Profile: Lillian Chrystall, by L.Naismith, 2005
11 Feb 2013Lindley Naismith wrote this profile on Lillian Chrystall after interviewing her in December 2004. For more information on Lillian and Chrystall Architects, the practice she ran with husband David, refer to Lost Property. A recorded interview is also in the National Library Archives, as part of Bruce Petry's post World War 2 oral history project, 1992. (Ref: OHColl-0308) We will post a link to this on the website if possible.
Determined Not to be a Lady ~ A Profile of Lillian Chrystall
By Lindley Naismith , 2005.
Lillian credits the experience of a family voyage to Europe, a year long tour at an impressionable age immediately prior to starting Auckland Girls Grammar, with sowing the seeds of her interest in architecture.
When it came time to leave school Lillian was unimpressed with the usual options for a young lady - secretary, nurse or teacher that her parents firmly steered her towards - and determined not to be a lady, In 1944 she successfully applied for architecture school at Auckland University. That year’s intake was boosted to 36 by an influx of returned servicemen, worldly, older students in their mid to late twenties (Ivan Juriss and Bill Wilson among them) and she was one of only five women.
All the tutors were men - Lillian later became the first female member of the teaching staff. In those days male students were addressed by their surnames only and women by their surname prefaced by (usually) Miss.
During the university breaks Lillian worked for Massey Beatson Rixtrot Architects.
Having finished her degree and while working in Wellington, Lillian responded to a job advertised for studio instructors at the Auckland School of Architecture and found herself (and Tony Treadwell, who had also applied) assigned to Vernon Brown’s studio, teaching second year – the first woman on the teaching staff.
Two years later she headed overseas. At the RIBA in London, when told a potential employer was famously hard to get on with, Lillian announced in true kiwi fashion that ‘that wouldn’t be a problem for her’ and landed a job with the Hungarian Erno (omelette) Goldfinger, in whose practice she worked for two years, mostly on post-war reconstruction work, ‘bombed out schools and the like’. Wanting to learn French, so she could read Le Corbusier, she moved to Paris and was engaged in similar work for a Goldwater compatriot and friend, Andre Sive, living for a while in the ‘show home’ for one of the practice’s low cost housing projects in the suburb of Aubervilliers.
‘Show home’ being a somewhat misleading description as facilities were extremely basic by even NZ standards of the time – a single tap and basin for washing everything from potatoes to human bodies.
Lillian returned to New Zealand in her late twenties to a building boom stimulated by the end of the post war restrictions and immediately started her own practice, Lillian Laidlaw Architects. Her brother Lincoln was building his business, Lincoln Toys, and so warehouses and an office block were among her first jobs. She advertised at the School of Architecture for staff - ‘salary commensurate with ability’- and later married the successful applicant David Chrystall, forming the practice Chrystall Architects in the late 1950s.

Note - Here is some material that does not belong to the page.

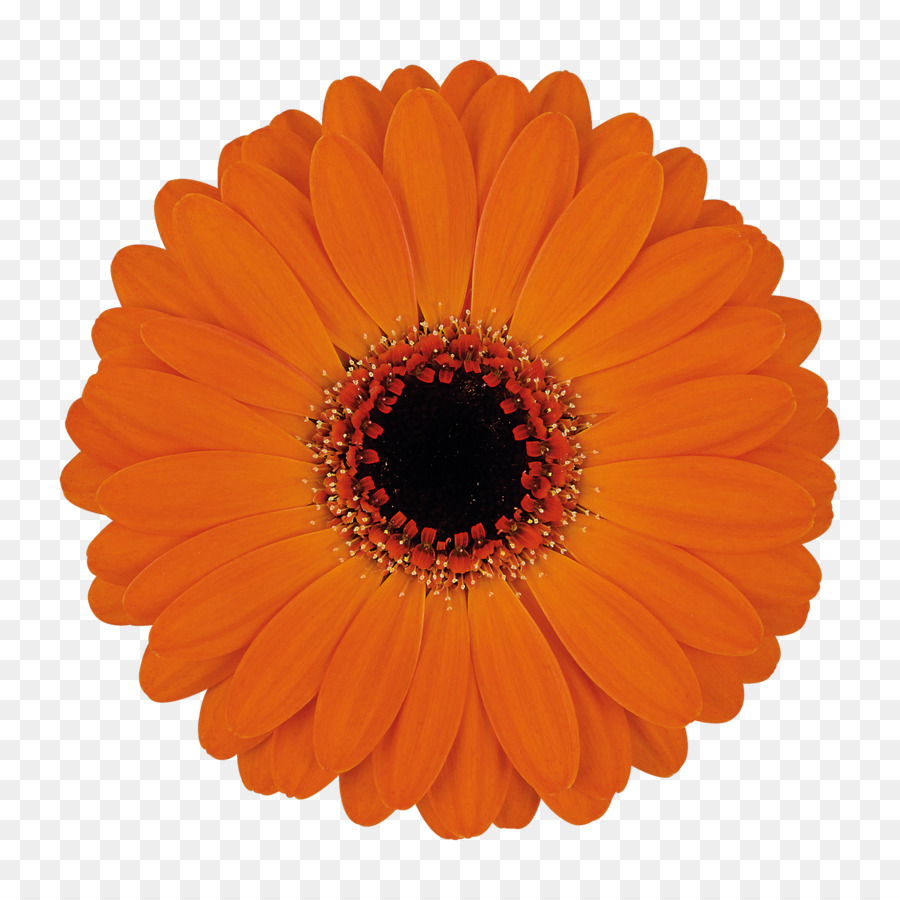 Tissue Paper Party Red Fan - gerbera png download - 1772*1772 - Free ...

Their little house in Airedale St, just down the road from their office in Symonds St, became a mecca for a lively clan of architects, including Bill Wilson, Ivan Juriss and the other members of the Auckland Group, as well as Peter Bartlett, who shared their office, John Goldwater, and the writer Jack Lazenby. Bill Wilson would often stay the night. A young David Mitchell, then a second year architecture student, answered their add for a baby sitter for their three kids and ended up working in their office – “the scene around their dining table was ‘a real blast”.
Chrystall Architects’ work ranged across commercial and residential including an award winning house[1] and a number of community-focussed buildings such as sheltered workshops, school buildings and kindergartens.
While the children were young the Chrystalls paid for child-care and Lillian worked form 9:00am till 3pm. Having the office close to their house meant she could duck home if required. She felt privileged to be able to get out of the house and go to work, and she is still working.
When we met in late November 2004, Lillian had two building consents to get in before Christmas and railed against the stranglehold of planners and bureaucratic process. However, her enthusiasm for her career remains untainted and she says her greatest reward is still to be found in a client’s expression of pleasure, sometimes many years later, in what she has done.
[1] Yock House, 119 Ngapuhi Road, Remuera, 1964. NZIA Bronze Medal 1967. Home & Building, May 1967, page 34.